Tra i tanti in piazza che hanno manifestato anche i titolari delle agenzie di viaggio che hanno lamentato come, di fatto, siano rimasti al palo dal 9 marzo senza particolari aiuti da parte del Governo

di Giacomo Niccolini

Una manifestazione pacifica quella andata in scena il pomeriggio di sabato 31 ottobre quando, intorno alle 15,30 sotto al monumento di piazza dell’Unità d’Italia, davanti alle porte del Palazzo del Governo cittadino, si sono radunati (con mascherina e rispettando le distanze di sicurezza) decine e decine di lavoratori, titolari di palestre, imprenditori, partite iva, ristoratori, lavoratori dello spettacolo, agenti di viaggio, baristi e anche dipendenti pubblici sotto un unico slogan: “Ci paghi, ci chiudi”, riferito chiaramente al Governo e alle recenti chiusure imposte dall’ultimo Dpcm del 24 ottobre (foto in pagina di Lorenzo Amore Bianco).

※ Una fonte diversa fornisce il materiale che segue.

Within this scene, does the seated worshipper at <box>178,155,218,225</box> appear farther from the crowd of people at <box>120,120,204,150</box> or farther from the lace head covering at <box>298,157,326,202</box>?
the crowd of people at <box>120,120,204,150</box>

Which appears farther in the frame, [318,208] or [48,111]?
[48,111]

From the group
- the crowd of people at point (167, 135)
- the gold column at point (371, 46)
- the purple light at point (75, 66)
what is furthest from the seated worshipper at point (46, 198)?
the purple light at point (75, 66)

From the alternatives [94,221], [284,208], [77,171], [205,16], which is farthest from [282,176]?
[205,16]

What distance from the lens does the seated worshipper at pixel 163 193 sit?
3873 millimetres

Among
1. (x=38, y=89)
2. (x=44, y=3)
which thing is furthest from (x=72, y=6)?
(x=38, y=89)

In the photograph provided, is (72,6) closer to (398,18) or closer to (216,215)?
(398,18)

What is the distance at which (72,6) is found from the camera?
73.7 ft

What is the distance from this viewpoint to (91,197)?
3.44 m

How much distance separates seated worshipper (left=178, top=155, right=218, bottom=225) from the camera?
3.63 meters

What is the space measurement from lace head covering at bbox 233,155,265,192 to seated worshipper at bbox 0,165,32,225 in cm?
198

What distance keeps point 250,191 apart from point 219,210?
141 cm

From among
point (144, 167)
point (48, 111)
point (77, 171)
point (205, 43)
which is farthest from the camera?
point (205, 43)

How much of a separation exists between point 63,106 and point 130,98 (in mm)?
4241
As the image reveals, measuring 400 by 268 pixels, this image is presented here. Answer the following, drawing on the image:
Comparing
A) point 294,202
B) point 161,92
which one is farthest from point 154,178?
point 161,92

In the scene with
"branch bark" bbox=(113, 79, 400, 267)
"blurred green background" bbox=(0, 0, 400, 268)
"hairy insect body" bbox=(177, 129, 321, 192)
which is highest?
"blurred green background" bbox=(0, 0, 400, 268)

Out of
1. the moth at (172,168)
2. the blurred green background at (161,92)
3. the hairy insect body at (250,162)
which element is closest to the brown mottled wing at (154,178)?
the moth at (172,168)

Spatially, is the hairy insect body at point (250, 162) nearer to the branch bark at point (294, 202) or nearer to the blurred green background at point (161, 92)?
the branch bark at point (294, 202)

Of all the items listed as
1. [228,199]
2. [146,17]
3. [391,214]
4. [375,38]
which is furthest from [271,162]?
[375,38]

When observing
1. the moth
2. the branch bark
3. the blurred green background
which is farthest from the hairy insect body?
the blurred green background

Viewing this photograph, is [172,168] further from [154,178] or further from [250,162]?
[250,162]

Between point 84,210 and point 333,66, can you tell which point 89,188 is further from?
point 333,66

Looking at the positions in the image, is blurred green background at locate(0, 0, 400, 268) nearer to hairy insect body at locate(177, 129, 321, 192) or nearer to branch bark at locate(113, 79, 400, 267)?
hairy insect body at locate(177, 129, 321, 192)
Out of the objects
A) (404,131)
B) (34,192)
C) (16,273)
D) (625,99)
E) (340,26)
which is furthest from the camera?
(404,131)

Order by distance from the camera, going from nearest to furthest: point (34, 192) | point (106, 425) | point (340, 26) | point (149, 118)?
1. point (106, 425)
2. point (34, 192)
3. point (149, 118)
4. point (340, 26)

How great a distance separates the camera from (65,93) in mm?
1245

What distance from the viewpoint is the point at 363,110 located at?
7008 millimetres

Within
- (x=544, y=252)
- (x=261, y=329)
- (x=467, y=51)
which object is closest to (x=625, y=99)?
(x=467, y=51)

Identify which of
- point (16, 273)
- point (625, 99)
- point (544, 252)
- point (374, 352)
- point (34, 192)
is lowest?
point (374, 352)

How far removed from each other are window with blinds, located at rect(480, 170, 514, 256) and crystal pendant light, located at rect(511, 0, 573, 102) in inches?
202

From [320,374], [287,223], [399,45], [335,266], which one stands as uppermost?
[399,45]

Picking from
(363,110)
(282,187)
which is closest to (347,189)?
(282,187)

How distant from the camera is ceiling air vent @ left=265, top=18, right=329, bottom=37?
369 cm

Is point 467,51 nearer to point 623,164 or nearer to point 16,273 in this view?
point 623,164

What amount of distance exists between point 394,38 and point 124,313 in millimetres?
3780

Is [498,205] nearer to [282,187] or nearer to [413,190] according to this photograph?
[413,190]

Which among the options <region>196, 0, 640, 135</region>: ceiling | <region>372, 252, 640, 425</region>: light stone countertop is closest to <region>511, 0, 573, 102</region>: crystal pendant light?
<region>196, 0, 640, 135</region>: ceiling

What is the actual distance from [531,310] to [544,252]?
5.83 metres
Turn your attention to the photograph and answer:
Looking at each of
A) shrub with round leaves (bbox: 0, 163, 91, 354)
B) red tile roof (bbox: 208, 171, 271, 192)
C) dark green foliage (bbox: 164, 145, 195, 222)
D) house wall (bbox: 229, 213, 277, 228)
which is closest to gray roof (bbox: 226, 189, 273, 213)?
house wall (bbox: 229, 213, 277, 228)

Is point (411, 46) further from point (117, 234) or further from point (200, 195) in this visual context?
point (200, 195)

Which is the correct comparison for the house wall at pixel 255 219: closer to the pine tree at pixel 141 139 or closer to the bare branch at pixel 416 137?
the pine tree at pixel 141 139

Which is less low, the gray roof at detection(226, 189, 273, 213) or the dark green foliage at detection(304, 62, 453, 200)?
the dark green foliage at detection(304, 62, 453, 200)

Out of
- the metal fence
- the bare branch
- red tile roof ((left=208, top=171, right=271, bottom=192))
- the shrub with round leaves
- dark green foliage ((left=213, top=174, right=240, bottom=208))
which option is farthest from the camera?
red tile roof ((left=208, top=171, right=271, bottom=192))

A turno e in maniera ordinata hanno preso parola e manifestato dichiarando tutto il loro dissenso e sottolineando le difficoltà correlate al recente periodo legato alla pandemia. “Facciamo le cose in sicurezza, vogliamo poter lavorare seguendo le regole. Dal momento che il Governo non ce lo consente pretendiamo che ci paghi per quanto ci sta impedendo di fare”, hanno detto in coro i tanti presenti alla protesta di piazza. Tra i tanti anche i titolari delle agenzie di viaggio che hanno lamentato come, di fatto, siano rimasti al palo dal 9 marzo senza particolari aiuti da parte del Governo. Il primo a prendere la parola è stato poi Massimo Rizzoli, volto noto dello sport di combattimento livornese e titolare della palestra Rendoki. “Tante attività in questo momento sono state non penalizzate ma condannate a morte dal Governo che ha stabilito regole ben precise a cui noi ci siamo sempre e subito adeguati – ha spiegato parlando al microfono Rizzoli – Ma questo non è servito. Le palestre sono state chiuse lo stesso. I ristoranti uguale dopo le 18 nonostante le spese effettuate per adeguare i nostri locali alle normative. Quando si fa un programma che prevede la chiusura e la limitazione di determinati settori, insieme si programma come sostenerli. Invece veniamo chiusi o limitati ma non c’è alcun sostegno da parte del Governo per le nostre categorie. Noi dobbiamo però in qualche modo sopravvivere a questa situazione. Da qui parte una protesta che si può riassumere nello slogan: tu ci chiudi, tu ci paghi“.